Out in the fields - a goodbye


Last week I finally took my dad’s ashes to a final resting place.

I drove, with my mum and the rest of my family, to a small hamlet where my dad had lived with his dad after the Second World War was over. Dad was born and had grown up in London during the 1920s and 30s and had joined the Royal Navy as a teenager to serve in Italy. When he came home his mum and dad had left Kensington for Kent. My gran, who loved the city, found herself living on a small tenant farm with no running water and was not a happy woman. Granddad was happier but he suffered the after effects of a gas attack he received as a Grenadier Guard in the First World War. This had triggered all kinds of physical responses which he dealt with my working hard and drinking. My dad, meanwhile returned to England as a young man, unsure of what to do next. He worked on the farm for a few years until his brother convinced him to join the police.
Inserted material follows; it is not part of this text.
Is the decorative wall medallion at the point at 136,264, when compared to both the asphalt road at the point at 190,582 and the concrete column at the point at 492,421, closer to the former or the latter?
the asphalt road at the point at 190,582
My dad told me many stories of his years on the farm and of how happy he had been. My mum had visited the place many times, even when dad was stuck in hospital (still a young man) with TB. My grandparents, and the original farm house are long gone, but this seemed like a good place to scatter my dad’s ashes.

Mum and I found a spot overlooking a pasture filled with buttercups and dandelions and I did my best to fling the ashes in a respectful way. It took a few goes and looked, to my rational eyes, a little odd. The green and yellow of the field nearest us, was now wearing a grey coat of ash. The final fling produced a cloud of ash that caught a light breeze, moved up in the air and travelled back to my mum and then me, falling gently at our feet.

We didn’t say much but got back in the car with J and the children. While mum and I were fairly quiet, J said a goodbye to dad as we drove off and I had a little cry. Which is what I’m doing now.